Today, a touch of autumn is in the air. The days are shorter and cooler, with daytime highs in the eighties and nighttime lows providing comfortable sleeping in the lower seventies and upper sixties.
This morning, tripping over a stool in the kitchen and surveying the pile of dishes drying in the sink, I began reflecting on the past. When son Bill and I lived here alone, I had two plates, two cups and glasses, two sets of knives and forks, a crock pot and a comfortable existence. It was a very comfortable existence. I had only the two dishes to wash each morning and did my laundry in town, eating breakfast afterwards at a place where two fried eggs, toast and coffee cost a dollar and I didn’t have to wash dishes.
Then Ruby Leach, living across the then unnamed road – now Leach road, talked me into buying a little used, second hand, stove for fifty dollars and a student at Austin Peay supplied me with a washing machine that her mother, who had purchased several at a military sale, didn’t want. Unfortunately, these reduced the pleasant necessity of my Saturday morning trips to town for washing.
Next my sister, Ethel, visited for a few days. When I returned from work the first evening following her arrival, she came dancing across the yard to greet me as I exited my car. “I’ve made a few changes,” she said, “I hope you don’t mind.” In fact, she had completely re-arranged my household furniture, moving my bedroom to a different room and making a “few” other changes. She also had a low opinion of my dishware: shortly after she went home I received a large box, which held a complete set of new dishes. This wasn’t too bad, I simply stored them. Life remained pleasantly simple.
Then Sheila began visiting. I tried to explain to her that the yellow stripes on my plates were paint, not egg remnants, but she didn’t listen. It didn’t help my argument when she washed off the paint, turning the plates back into pure white.
Changing the subject slightly, to the present, with my broken chest I have problems doing one armed work. It is not just the exercise, it is the way the bones re-adjust themselves in the evening when I’m trying to go to sleep. They crackle. Sometimes they even hurt. Sheila has spent some time exploring the Internet and has located a vest that is supposed to help with this problem. It is adjustable and, they warn, heavy. She telephoned several stores and could not locate anyone carrying it, so she finally telephoned the company that makes them. She was told that they have several in their inventory and would be happy to send her one without charge, provided she agreed that I would go to my doctor before wearing it. She agreed. When she told me about this I commented that it could be a way of obtaining free advertising for a vest that wasn’t selling. Anyway, one is supposed to be in the mail. Perhaps I’ll be able to wield my garden shovel again.

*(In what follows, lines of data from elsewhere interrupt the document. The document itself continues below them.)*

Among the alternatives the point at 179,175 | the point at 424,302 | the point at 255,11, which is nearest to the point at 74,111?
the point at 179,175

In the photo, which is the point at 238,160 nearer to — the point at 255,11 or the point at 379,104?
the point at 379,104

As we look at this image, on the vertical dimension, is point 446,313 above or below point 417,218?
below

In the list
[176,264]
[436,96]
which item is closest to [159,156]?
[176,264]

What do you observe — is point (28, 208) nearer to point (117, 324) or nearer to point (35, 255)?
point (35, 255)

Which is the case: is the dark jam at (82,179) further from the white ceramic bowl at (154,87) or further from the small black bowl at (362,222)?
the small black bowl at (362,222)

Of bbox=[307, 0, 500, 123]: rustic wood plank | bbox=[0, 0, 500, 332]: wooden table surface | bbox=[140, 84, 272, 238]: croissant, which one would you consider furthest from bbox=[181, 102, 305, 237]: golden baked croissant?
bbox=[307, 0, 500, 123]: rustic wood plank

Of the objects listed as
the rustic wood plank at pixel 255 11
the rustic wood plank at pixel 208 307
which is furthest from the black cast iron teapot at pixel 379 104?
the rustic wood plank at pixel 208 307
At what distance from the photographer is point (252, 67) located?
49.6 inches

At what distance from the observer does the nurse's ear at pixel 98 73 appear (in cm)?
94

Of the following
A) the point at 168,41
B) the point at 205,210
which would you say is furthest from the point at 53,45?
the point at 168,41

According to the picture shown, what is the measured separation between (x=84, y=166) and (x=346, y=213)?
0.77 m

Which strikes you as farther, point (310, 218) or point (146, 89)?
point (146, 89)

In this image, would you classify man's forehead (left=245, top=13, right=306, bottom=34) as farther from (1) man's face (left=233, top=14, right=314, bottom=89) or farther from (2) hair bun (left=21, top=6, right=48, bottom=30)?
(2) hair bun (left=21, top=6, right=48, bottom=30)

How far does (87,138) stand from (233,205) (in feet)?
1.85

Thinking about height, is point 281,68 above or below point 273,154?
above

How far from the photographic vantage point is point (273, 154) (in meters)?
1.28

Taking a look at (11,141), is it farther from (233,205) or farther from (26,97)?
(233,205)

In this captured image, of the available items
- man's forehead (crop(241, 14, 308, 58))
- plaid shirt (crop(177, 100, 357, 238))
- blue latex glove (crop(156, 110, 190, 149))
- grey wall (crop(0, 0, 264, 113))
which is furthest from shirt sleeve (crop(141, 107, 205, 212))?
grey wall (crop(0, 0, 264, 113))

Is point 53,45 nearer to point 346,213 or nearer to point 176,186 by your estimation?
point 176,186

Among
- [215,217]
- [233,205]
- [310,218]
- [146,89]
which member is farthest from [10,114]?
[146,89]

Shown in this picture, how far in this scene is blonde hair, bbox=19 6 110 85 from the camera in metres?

Have you ever noticed how women complicate a man’s life? First it was Ruby bringing cooking and washing back into my life – I did a lot of it when my older children were small, then it was Ethel with her dishes and pots, now it is Sheila bringing in clothing that I’ve never heard of so that I can do work I don’t know that I want to do. No wonder men were so happy in the Garden of Eden before women were invented.